目標: 以下の資料全体を、「observer」を「viewer」に置き換えて書き直し、それ以外は一切変えないでください。画像は回答に含めないでください。

- - -

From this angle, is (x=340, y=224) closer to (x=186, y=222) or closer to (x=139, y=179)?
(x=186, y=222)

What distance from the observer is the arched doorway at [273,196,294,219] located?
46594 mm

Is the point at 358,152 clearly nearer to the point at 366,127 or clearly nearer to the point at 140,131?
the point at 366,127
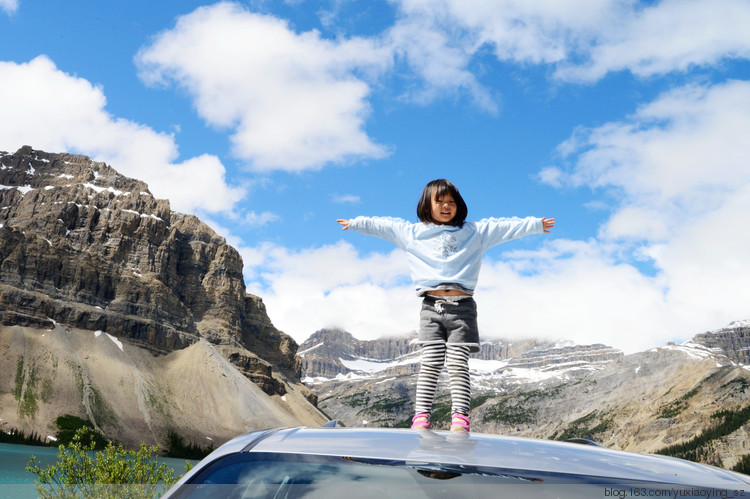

- - -

完成した回答:
From this angle, is (x=340, y=224) closer to (x=186, y=222) or closer to (x=139, y=179)?
(x=186, y=222)

What distance from the viewer is the arched doorway at [273,196,294,219] located?
46594 mm

Is the point at 358,152 clearly nearer to the point at 366,127 or clearly nearer to the point at 140,131?
the point at 366,127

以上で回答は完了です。